Metrorail/VRE is the answer (ugh, what’s the question?)

In suburban San Jose, California, voters this November are being asked to approve a one-eighth-cent sales tax increase (Measure B) to extend BART (their “Metrorail”) from San Francisco.  

One rider notes “BART backers sell Measure B as a way to ease traffic, save the world from global warming and move toward independence from foreign oil.”  In San Jose, “many people still believe that having BART will make us a big city at last, like the Velveteen Rabbit turned real.”  You can read the whole story at Why One Transit Rider Opposes BART to San Jose.

How could anyone with half-a-brain think a subway extension to the suburbs was a bad idea?

If you want to measure if a rail project is the “right answer,” first be clear about the problem.  Are we trying to make Prince William into Fairfax, so our Velveteen rabbit dreams of being a big-tme jurisdiction can come true?  Are we trying to subsidize new home building in PW County, by having taxpayers absorb much of the cost of commuting to urban centers in Fairfax/DC?

Or are we trying to create a Prince William that offers high-paying jobs near our homes, reducing the need to commute long distances?   

Some points to consider before flinging money at new rail projects:
– how much traffic congestion will be reduced by diverting traffic from the clogged roads?
(how many rail passengers come from existing vanpools and buses, rather than solo drivers in cars?  will the project just encourage new commuters from more-distant suburbs such as Front Royal to drive to a parking lot at Haymarket?)
– how much will the project cost, compared to alternative solutions? 
(would subsidizing van pools or an upgraded bus system move just as many passengers at less cost?  would a dedicated lane on I-66 in rush hour make Bus Rapid Transit realistic?)
– how will we fund the cost?
(even if the Federal government funded up-front capital costs to extend Metrorail to Potomac Mills/Gainesville or extension of VRE to Haymarket, riders and local governments typically cover 100% of long-term operating costs… so what local taxes will be required to subsidize operations?)
– does the rail route stimulate appropriate “town center” development?
(would a VRE station make Nokesville look like the end of the Orange Line at Vienna?  how could Haymarket handle the extra commuter traffic if we built a a Gaineville Metro or Haymarket VRE station?)  
– how flexible is the system?
(if increases in gas prices, revisions in car technology, or changes in land uses don’t occur as expected… can the mass transit system adjust and carry people to other places?  what would happen if the military or commercial sector moved jobs to locations not served by a rail line?) 

In Prince William, many of us assume we only need to add Metro to our transportation mix and places like Old Town Alexandria will pop up.  We also assume Congress or the General  Assembly will pay for the vast majority of costs.

Take a look at the development around Vienna or Springfield metro stations, and you can see that it takes far more than just expensive steel rails to stimulate vibrant town centers.  Take a look at the headlines, and you can see that new “sugar daddy” funding from DC or Richmond is unlikely.  

The good news is that integrated land use and transportation planning can coordinate public and private investments.

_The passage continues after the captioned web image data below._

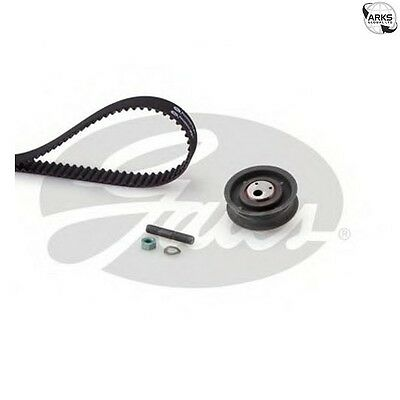 Gates Powergrip Timing Belt Kit K015016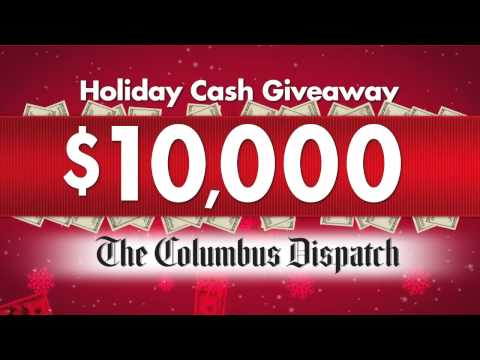 Win Holiday Cash from The Columbus Dispatch!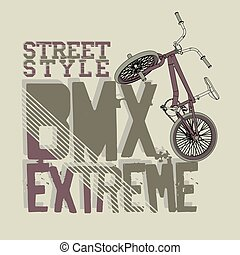 BMX Riding vector Typography - BMX Riding Typography...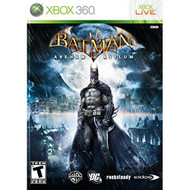 Batman: Arkham Asylum Gamestop Exclusive For Xbox 360 With Manual and - EE658507
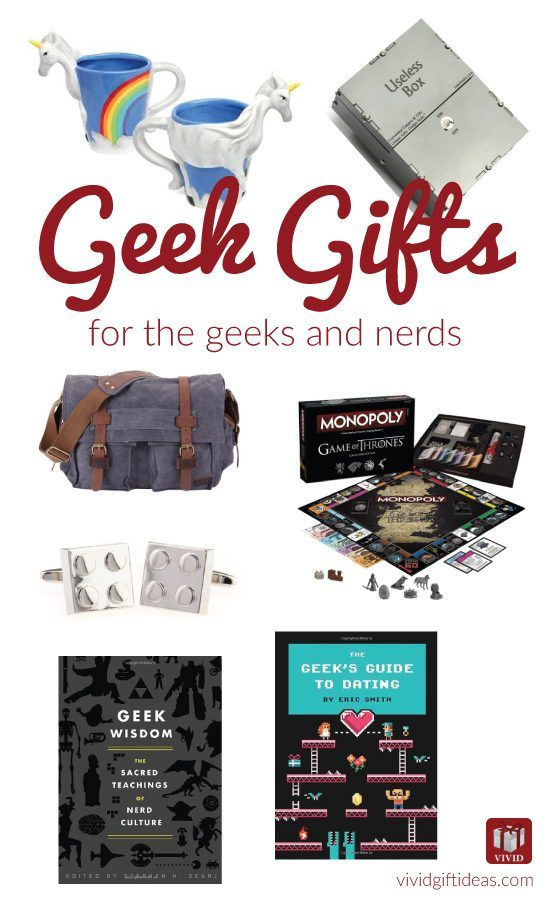 Are you shopping for a few nerdy family members? For the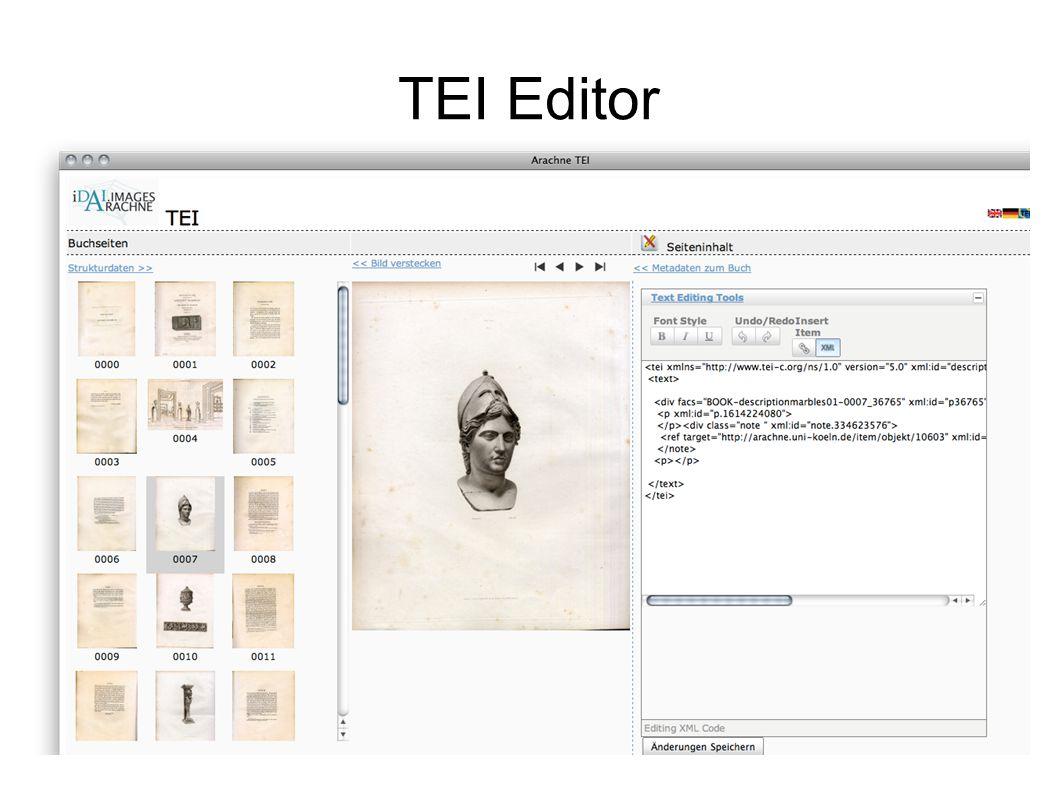 TEI Editor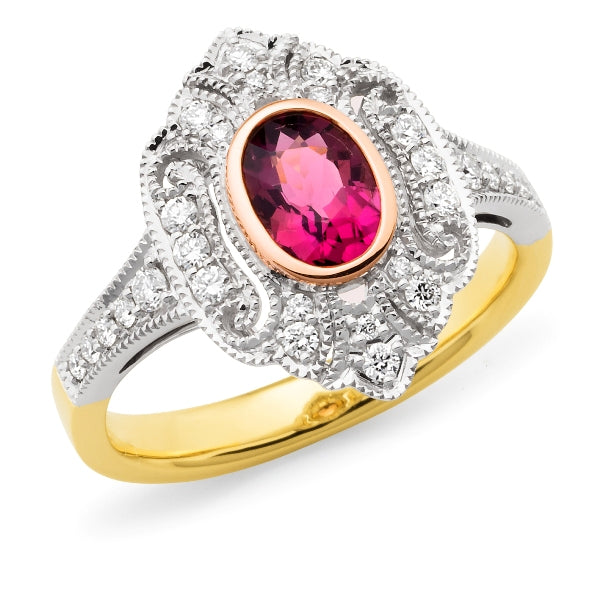 Valentina' Pink Tourmaline & Diamond Ring in 9ct Yellow, White & Rose Gold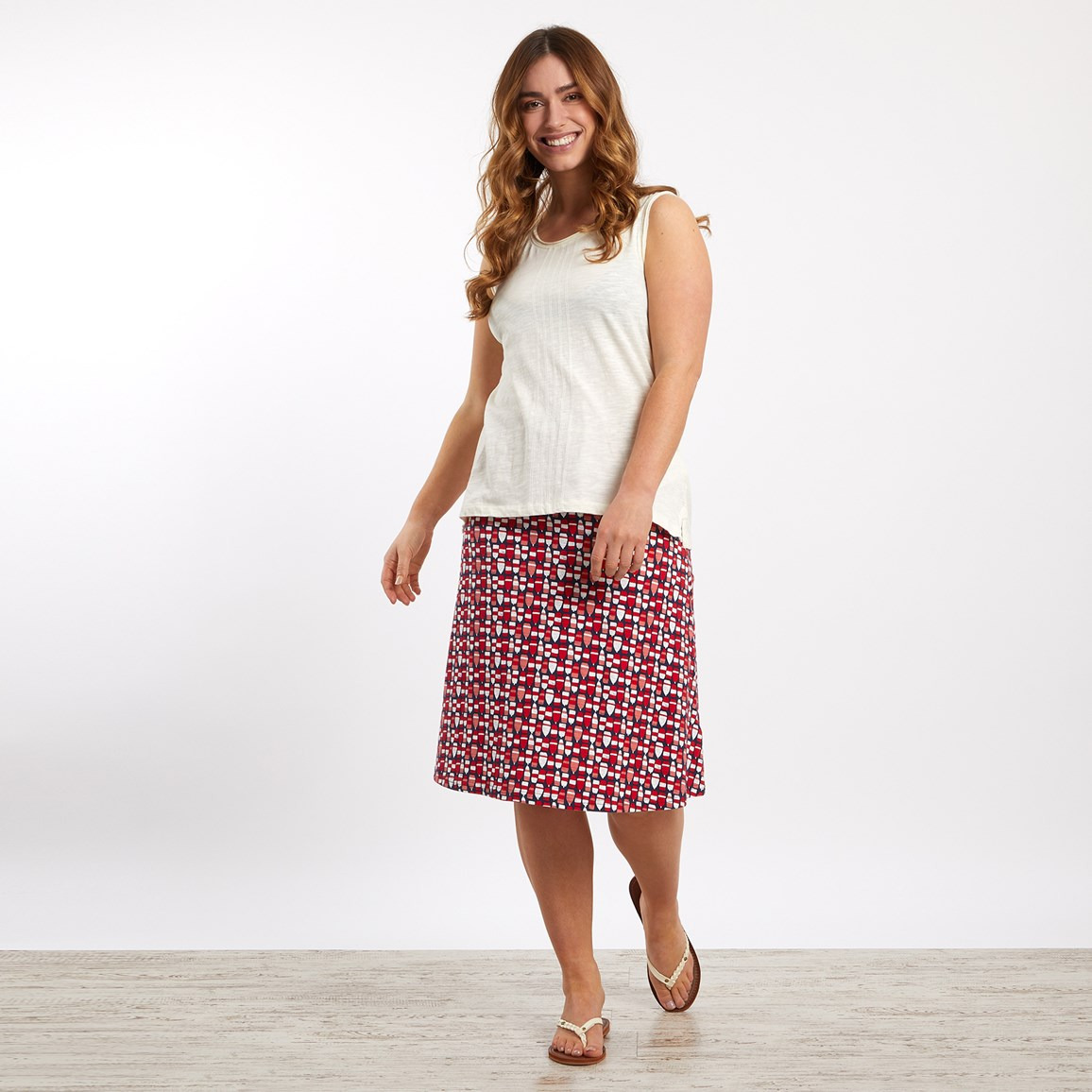 weird fish malmo patterned jersey skirt radical red size 14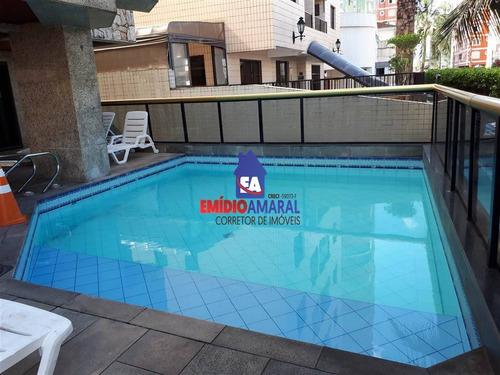 apartamento a venda,1 dormitório, 50,81 m2, vila tupi, praia grande - sp - em16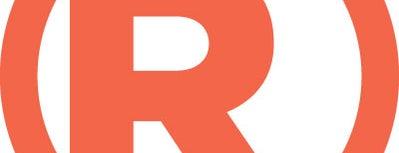 RadioShack is one of my new longer done list.
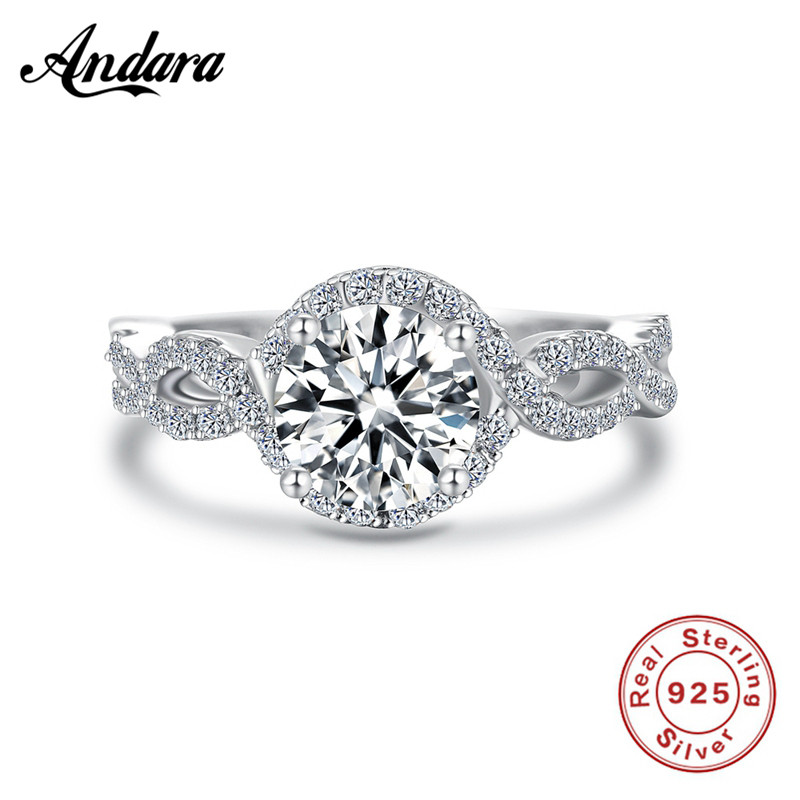 Fashion New Women Round Silver Ring 925 Sterling Best Gift For Women AAA Zircon Engagement Wedding Ring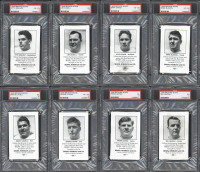 1946 Browns Sears Complete Set of (8) PSA Graded Football Cards with #5 Otto Graham (PSA 4), #2 Jim Daniell (PSA 5), #3 Fred Evans (PSA 4), #1 Ernie Blandin (PSA 4) at PristineAuction.com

We can upgrade existing infrastructure, and expand our transit choices. 

Private developers can rehabilitate/replace existing private buildings, using private money.  Taxpayers can cover most of the operating costs of mass transit systems, plus costs of street landscaping, burying utility lines, building stormwater ponds, etc.  Working together, public and private investment could revitalize the “Potomac Communities” on Route 1 and Yorkshire, or create the “centers of commerce/community” that we envision.

It’s our money, and our Comprehensive Plan.  We’re talking big big big bucks when we talk about rail projects.  Before assuming rail is always the right answer, be clear about the problem we think rail will fix and the alternatives that might do more/cost less.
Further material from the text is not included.